■ Source:

John Grant   21/10/2016 at 13:03

Why does it take so long to train a driver? In my industry, we reckon that if operators of a system need lots of training it's a fault in the design of the system.

Jerry Alderson   21/10/2016 at 13:50

This shows that the railway does not operate in a free commerical market. In a free market salaries would be driven by the need to recruit and retain. Clearly the salaries on offer (after training) are way above what is needed to recruit new drivers. In fact, a few weeks ago I spoke to a Network Rail manager who was going to become a train driver the next week. I doubt he was taking much (if any) of a pay cut. Of course, it will be near impossible to move the railway towards a recruit and retain basis for setting salaries. @JohnGrant: It is the learning of all of the rules that would intimidate me against even considering the role. Of course, train drivers do more than merely drive trains. They have to understand the trains they are driving in order to remedy certain faults. As technology progresses, however, such things could be resolved remotely. Route knowledge is really important in order to operate the timetable i.e. knowing precisely how fast to drive along the entire journey. With DAS and C-DAS in use I wonder to what extent such route knowledge is still needed. I would like to understand whether any railways around the world use the equivalent DAS and C-DAS (i.e. SatNav with speed info rather than route info) to advise train drivers so that detailed route knowledge is not needed. Most brand new metro lines are now 'driverless' (GoA4) but they are normally locked off systems e.g. platform-edge doors and no level crossings. With Deutsche Bahn proposing to run some passenger trains from about 2022 without a Lokführer (train driver) it will be interesting to see how soon 'driverless' mainline trains arrive in other countries. In most industries technllogy has reduced costs. This has rarely happened in Britain's railway as the cost of operating the technoloogy is high and jobs tend to migrate from many low-paid staff to fewer highly-paid staff (signal boxes to ROCs is a good example). The total employment costs of train drivers on Britain's railway is about £800 million a year (dwarfing the £200m+ total profits of TOCs), so there is enormous potential to reduce it.

■ Supplied material:
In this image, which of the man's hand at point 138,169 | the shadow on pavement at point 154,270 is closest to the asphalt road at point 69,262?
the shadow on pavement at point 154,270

■ Required tasks:
1 – Answer these questions using the comments on train driver training, one line for each answer, marked (a), (b), (c) to match:
(a) What does John Grant say his industry reckons when operators of a system need lots of training?
(b) From about what year is Deutsche Bahn proposing to run some passenger trains without a train driver?
(c) What total yearly employment cost is given for train drivers on Britain's railway?
2 – Condense the paragraph in the comments on train driver training that begins "This shows that the railway does not operate" into a bulleted list that keeps its main facts.
3 – Write the next part of the comments on train driver training, picking up after the final sentence.

■ Outputs in order:
1 –
(a) That it's a fault in the design of the system.
(b) From about 2022.
(c) About £800 million a year.

2 –
- The railway is not a free commercial market. In one, salaries would be set by the need to recruit and retain, but drivers' post-training salaries are well above what recruitment requires.
- A Network Rail manager the writer spoke to was about to become a driver, probably with little or no pay cut.
- Moving the railway to a recruit-and-retain basis for salaries would be near impossible.
- Learning all the rules would put the writer off the role.
- Drivers must understand their trains to remedy certain faults, though technology could let such faults be resolved remotely.
- Route knowledge matters for keeping to the timetable, but DAS and C-DAS may reduce the need for it. The writer asks whether any railways use similar advisory systems in place of detailed route knowledge.
- Most new metro lines are driverless (GoA4) but are usually locked-off systems, with platform-edge doors and no level crossings.
- Deutsche Bahn proposes running some passenger trains without a driver from about 2022, so driverless mainline trains may follow elsewhere.
- Technology has rarely cut costs on Britain's railway, because operating it is costly and work shifts from many low-paid staff to fewer highly paid ones (e.g., signal boxes to ROCs).
- Train drivers' total employment costs are about £800 million a year, well above the £200m+ total profits of TOCs, so there is large scope for savings.

3 –
Andrew Gwilt   23/10/2016 at 18:08

So Virgin Trains East Coast (VTEC) will get at least 65 Hitachi Azuma IEP which are Class 800 and Class 801 as well GWR (Great Western Railway) and Class 802 will be used for GWR, Hull Trains and Transpennine Express (all 3 are operated by First Group). https://en.wikipedia.org/wiki/British_Rail_Class_800 https://en.wikipedia.org/wiki/British_Rail_Class_801 https://en.wikipedia.org/wiki/British_Rail_Class_802

Malcolm Dymott   24/10/2016 at 13:38

I recall criticism of Virgin when they were recruiting train drivers for the West Coast upgrade nearly two decades ago. I also recall that the very complicated Pendilino trains have always been remarkably reliable. Not so long ago at a talk at the I Mech E it was revealed that a well driven train used 9 MWh of power to get from London to Manchester, whereas poor driving technique could raise this to 13 MWh. I suspect virgin group have recouped many times the cost of driver training and salaries in reduced energy and maintenance bills. It was clearly well worth the effort of selecting the right people to do the job and paying them well on West Coast main line. Having people with the wrong temperament and inadequate training at the front of trains is not a good idea. Paying a bit above the average to get the best is worth it, even if it upsets some. I suspect the same will be true on the East Coast main line.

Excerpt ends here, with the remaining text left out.